### Work instructions
Summarize the passage about White cooking at the Martha Stewart prep kitchen in two sentences.

### Source text
The staff at the Martha Stewart prep kitchen, on West 26th Street, are thrilled to be cooking with one of the world’s great chefs. But White specified a 10lb turbot – the turbot he finds on his board is 5lb. “Well, we’re down in the first, aren’t we?” he says, quietly. White loves a boxing metaphor. “Sorry, chef,” says the commis responsible. White doesn’t like to be called “chef” – you’re only a “chef” when you’re running a kitchen, and White doesn’t run a kitchen any more. This is not going well.
In White Heat, his manifesto on food, White wrote “Without fear, no discipline”. But he doesn’t create fear by shouting. Not any more. Not since he cut up a chef’s whites while he was still wearing them. And not since he poured a tureen of soup down a chef’s pants – followed by the croutons (even in full temper, White liked to do things properly). Because the staff in the Martha Stewart kitchen have heard the stories, White doesn’t shout. He doesn’t need to.
He used to raise his voice – now he raises his eyebrows instead. And he’s got a lot to raise his eyebrows about. The oranges are too f***ing big, the fennel too f***ing old, the knife is too f***ing sharp. However, after some frantic ringing round, the commis has managed to lay his hands on a 25lb fish. “Too f***ing big,” says White, without looking up. “And are these the only pans you’ve got? They’re fine, but f***ing really?” After 30 minutes of quiet, interrupted by the occasional barked instruction, White’s shoulders drop. He is ready, and has thought of a reference he’s going to make to Martha Stewart’s jail term for insider trading. He’ll use a pinch of sel de cuisine (French for kitchen salt). “Get it – cell de cuisine!”
One of the sous chefs tells how, apparently, Martha had to give a urine sample in jail, and tested positive for nutmeg. They laugh. For the first time since White arrived, they really laugh.
Martha Stewart is known for being selfish with the camera. She has a knack of bringing everything back to her. But White handles her well, and speaks when he’s spoken to. And as he tells his cheese story (“I picked up the first cheese… Not right! With all my might I threw it against the wall. It stuck to the tiles… ” etc), he tips his pan forward, allowing the camera to pick up the way he turns his potatoes. He’s a natural.

### Information supplied
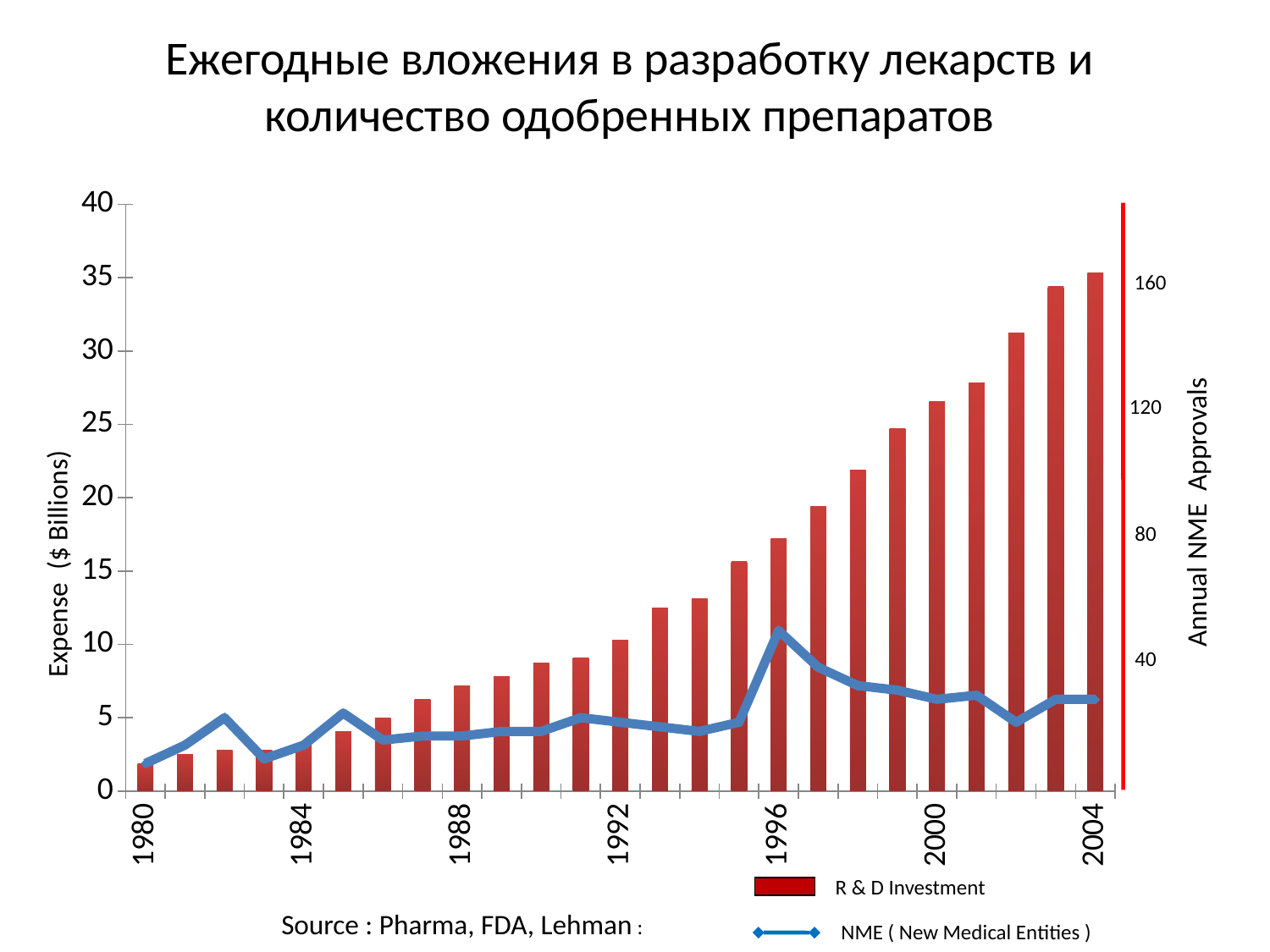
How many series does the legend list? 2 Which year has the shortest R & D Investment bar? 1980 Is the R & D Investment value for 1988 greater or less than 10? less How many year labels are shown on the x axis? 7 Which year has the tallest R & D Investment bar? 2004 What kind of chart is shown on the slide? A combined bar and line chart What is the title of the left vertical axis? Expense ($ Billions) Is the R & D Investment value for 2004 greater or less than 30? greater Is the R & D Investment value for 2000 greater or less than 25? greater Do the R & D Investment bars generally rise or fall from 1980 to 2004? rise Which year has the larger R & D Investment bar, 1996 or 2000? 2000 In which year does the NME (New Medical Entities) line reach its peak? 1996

### Response below
At the Martha Stewart prep kitchen on West 26th Street, White finds fault with the turbot, oranges, fennel, knife and pans, but he no longer shouts; he raises his eyebrows instead, because the staff already know the stories of his past outbursts. After about 30 minutes his shoulders drop, the staff finally laugh at a sous chef's story about Martha Stewart's time in jail, and on camera White handles her well, speaking when spoken to and showing how he turns his potatoes as he tells his cheese story.